IoT data collection: When time is of the essence
Data collection is an essential part of IoT deployments, but it must also be useful and accurate to operations. Using nanoseconds for events ensures no anomaly is undetected.
A nanosecond is an extraordinarily small division of time. There are as many nanoseconds in one second as there are seconds in 31.7 years. Just let that sink in.
In technology, nanosecond precision is valuable for monitoring specific, high-speed and low-latency processes, such as memory access times and gaps between network packets. Even in these cases, values are typically expressed in tens or hundreds of nanoseconds and are often normalized to milliseconds or seconds for regular use.
Within IoT, very few measurements truly need nanosecond precision for daily use. The most precise analog-to-digital converters measure signals around 1 million times per second, and most off-the-shelf sensors work at much lower sampling rates, such as 16 kHz, or 16,000 signals per second.
A nanosecond isn't even on the radar at those precisions, but the extra information is incredibly useful for IoT use cases and can help teams detect any operational anomalies.
If nanoseconds aren't always used, why do the best IoT and time series data offerings support nanosecond precision? Knowing the differences between discrete signals and events can help IT teams figure out what data they're missing without the use of precision time protocol -- and why such granular data collection is important.

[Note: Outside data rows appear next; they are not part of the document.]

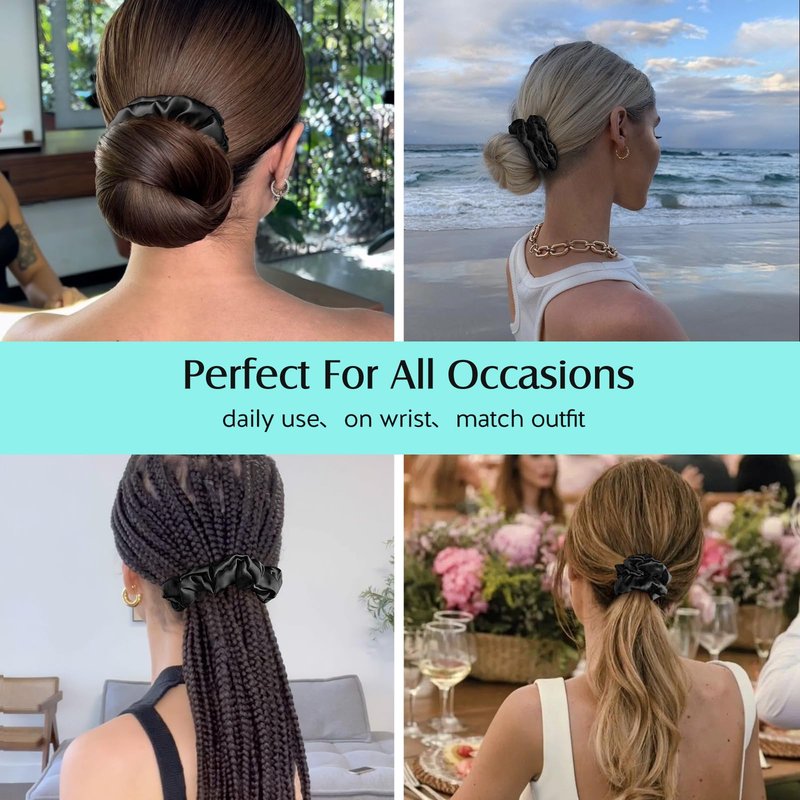 YFONG 3 PCS 100% Silk Scrunchies for Hair Sleep Women Girls, 22 Momme Pure Mulberry Hair Ties for Frizz & Breakage Prevention, Elastic Ponytail Holders Gentle And No hurt (3PCS Black)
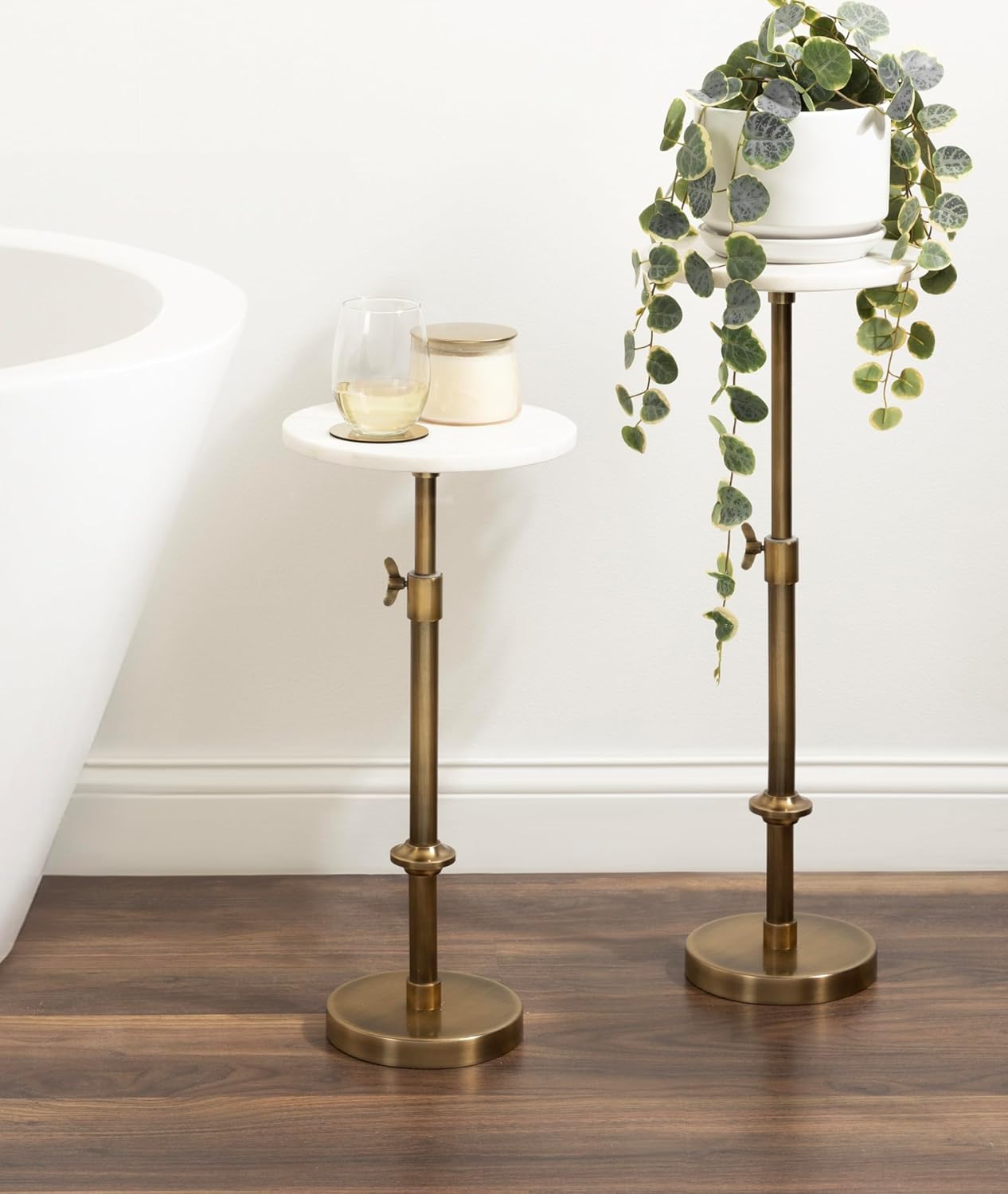 Kate and Laurel Engles Traditional Adjustable-Height Pedestal Drink Ta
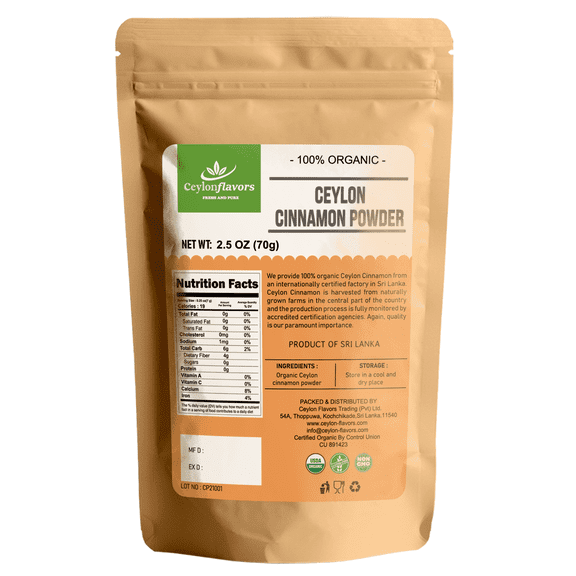 Organic Ceylon Cinnamon Powder Premium Special Grade 2.5 oz (70 g)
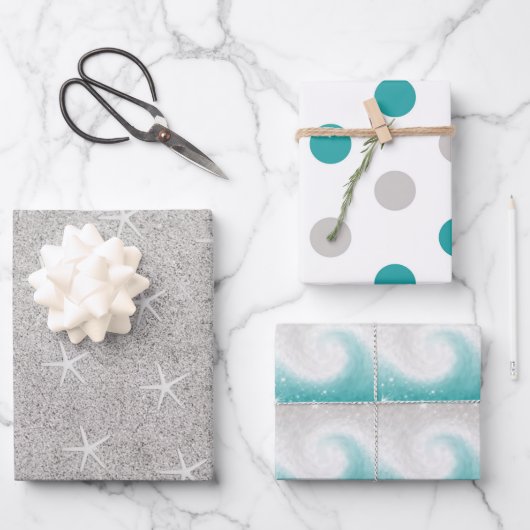 海ビーチテーマ ラッピングペーパーシート (正面)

What are discrete signals?
Discrete signals are sequences of digital information that represent some continuous information in the physical realm. For example, a smart power meter attached to the building's energy management system measures continuous analog signals, such as volts, Hz and amps and outputs the measurement values at very precise time intervals and very high rates.
IoT regularly uses discrete signals. Every temperature, pressure, humidity, location data point in an IoT application is a sample from a specific point in time. Quite often, and usually behind the scenes, nanosecond precision is lost through summarization and aggregation compression techniques.
Developers and engineers design these techniques to minimize the number of samples but still maintain an accurate and useful representation of the original signal. One example of this is the swinging door algorithm. This downsampling technique buffers samples and outputs sequences of samples that represent an optimized -- but visually and mathematically similar -- trend line of the original information.
In time series data, events are the "so what" of discrete signals. In the electrical meter example, a voltage loss or current drop is considered an event. If one views the highest-resolution trend of these discrete signals, the trendline might show visible anomaly, such as a spike or drop.
The X axis in this example shows that the waveform is measured in a t0 timeline, and for our purposes, we can think of the major divisions as nanoseconds. Between 200 and 300 nanoseconds from t0, there is a change in the waveform -- an event which we would want to flag for future investigation. This is where everything comes together.
t0+200ns has no application outside of this specific chart. It is only when we substitute t0 with an actual timestamp that the anomaly is truly put in context. For example, if we know that t0 represents Saturday October 26, 1985, at 01:35:18.667 a.m. GMT, we can calculate the exact time of the anomaly and label the event with this GMT timestamp as 49913851866700200. This very large, very precise number is the number of nanoseconds between epoch and our event.
We then must check the precise instant of our anomaly, and to understand more about the anomaly, we must contextualize other events and discrete signals. To get this information, we may query what the waveform looked like before the anomaly, or what a separate discrete signal from the same meter or connected equipment would look like. The work of gathering all of this contextual information and sequencing it into a series of events reiterates why nanosecond precision matters, especially in scientific, engineering and IoT use cases.
A specific sequence of events, as abstracted from the discrete signals, is key to effective operational analysis. Whether teams conduct forensics and post-mortems, or predict and test hypothetical scenarios, knowing event order is critical. Teams should know what exactly happened first and what happened last. If two events happened at the same time, was it precisely at the same time, or did one occur slightly before or after another?
If timing precision is blurred by snapping to the second, or aggregating to the minute, the ability could be lost to confidently understanding event cause and effect -- and there are industries where nanosecond precision matters, where things happen at the speed of light.
If multiple systems generate the data that requires sequencing, it is a big challenge to precisely synchronize time between these systems down to the millisecond. Fortunately, sequencing events derived from discrete signals generated on separate computers has been developed for financial and telecommunications systems and is now accurate to sub-milliseconds.
Precision time protocol is a good start to address timing challenges, and we're hopeful that the evolution of this or similar technologies will eventually make nanosecond precision synchronization the standard.
It is impossible to get back the timestamp precision once it's lost within data pipelines. It is tough for teams to know if they'll need this info in the future, so if IoT processes and pipeline can handle it, include those extra digits.
Brian Gilmore is the director of IoT and emerging technology at InfluxData, the creators of InfluxDB. He has focused the last decade of his career on working with organizations around the world to drive the unification of industrial and enterprise IoT with machine learning, cloud and other transformational technology trends.